Work instruction: Go through the listing below and show each line that has the word "site".

*** Begin section ***

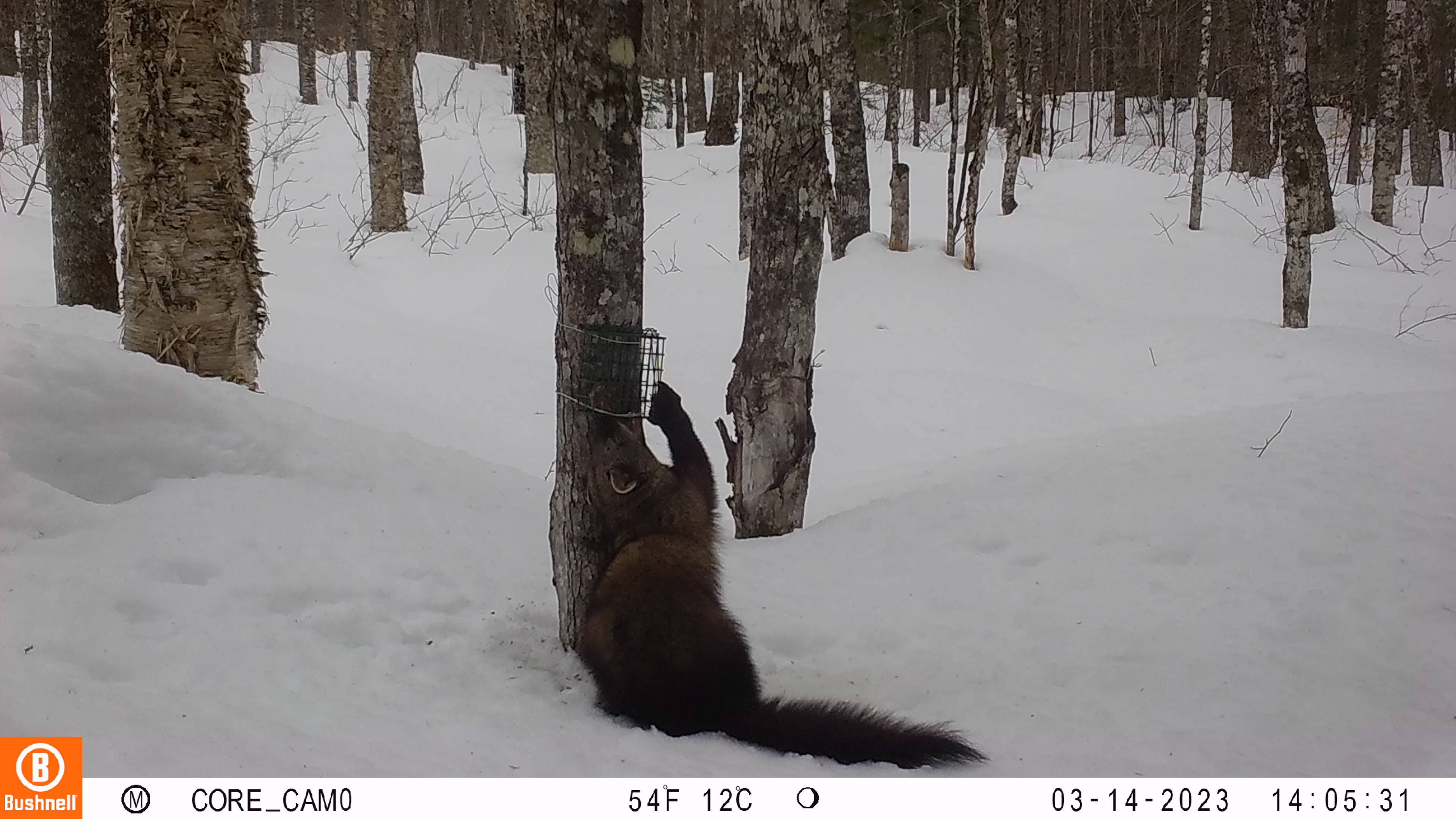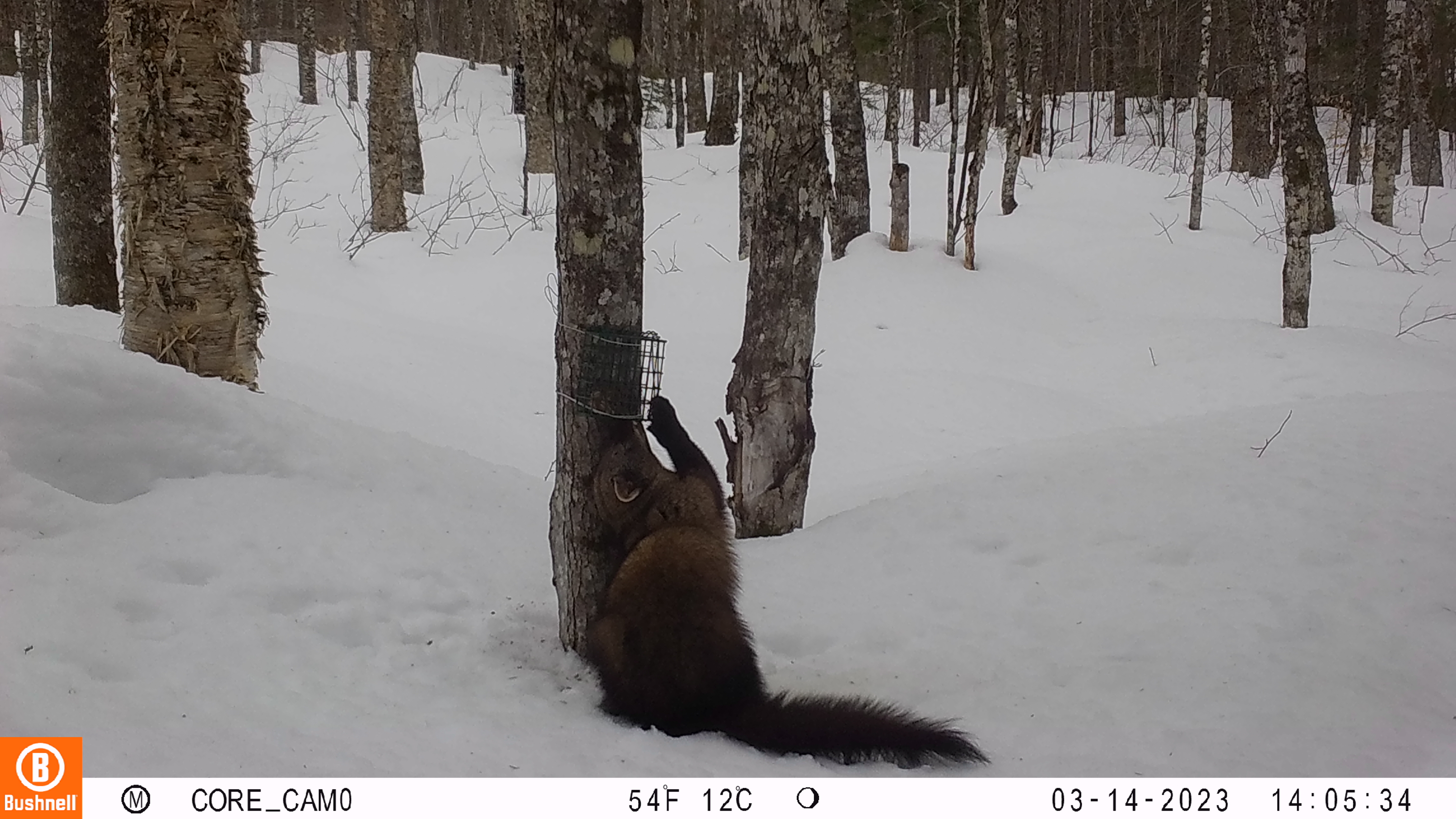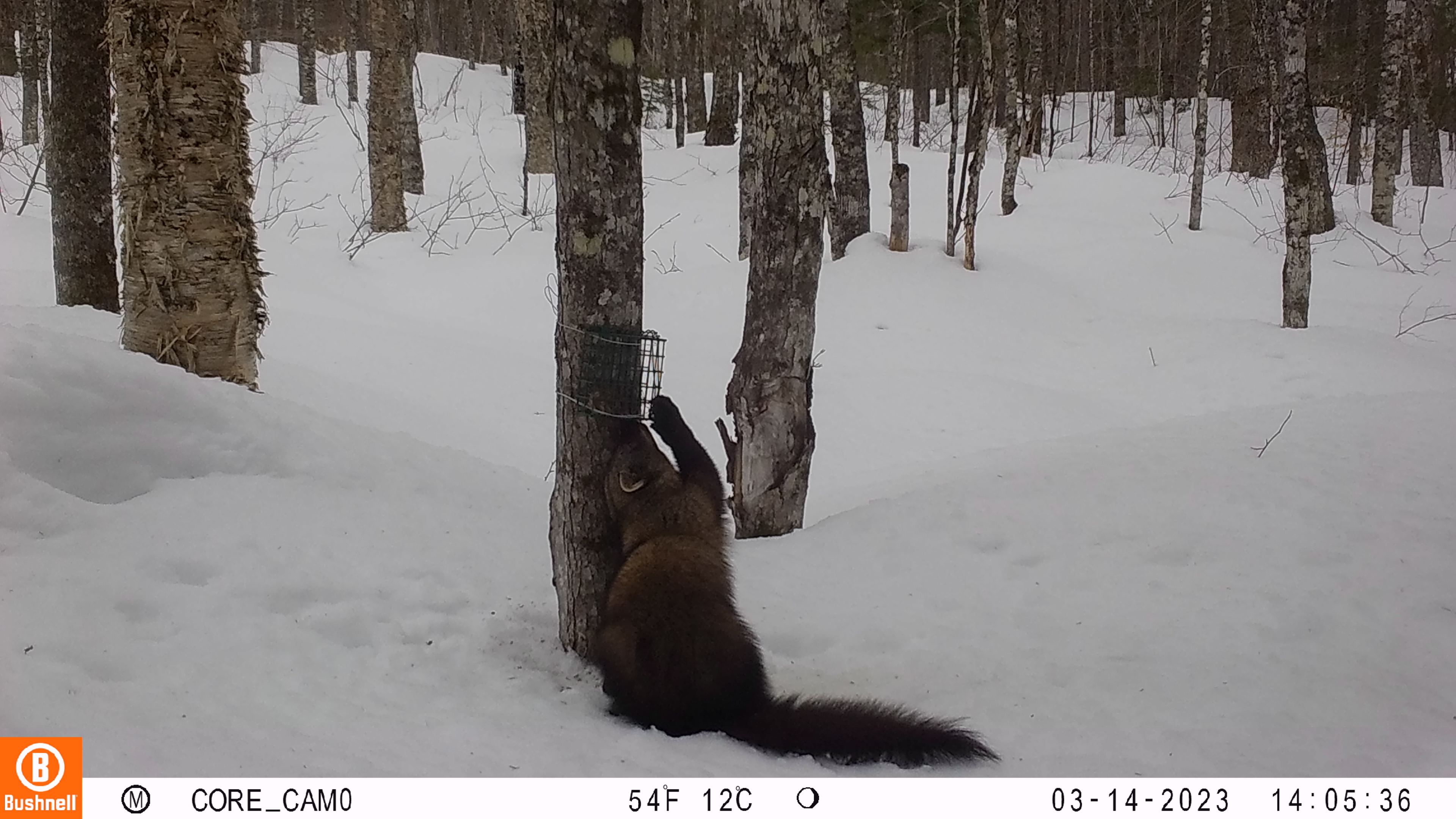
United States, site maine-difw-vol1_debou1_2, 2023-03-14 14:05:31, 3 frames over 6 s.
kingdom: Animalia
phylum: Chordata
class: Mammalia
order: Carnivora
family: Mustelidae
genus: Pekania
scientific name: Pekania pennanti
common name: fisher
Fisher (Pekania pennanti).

*** End section ***
*** Begin section ***

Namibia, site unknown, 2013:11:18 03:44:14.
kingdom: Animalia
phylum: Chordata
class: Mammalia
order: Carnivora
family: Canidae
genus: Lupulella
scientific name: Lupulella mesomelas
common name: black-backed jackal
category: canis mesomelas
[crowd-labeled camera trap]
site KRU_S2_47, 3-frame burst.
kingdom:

*** End section ***

Exercise result:
United States, site maine-difw-vol1_debou1_2, 2023-03-14 14:05:31, 3 frames over 6 s.
Namibia, site unknown, 2013:11:18 03:44:14.
site KRU_S2_47, 3-frame burst.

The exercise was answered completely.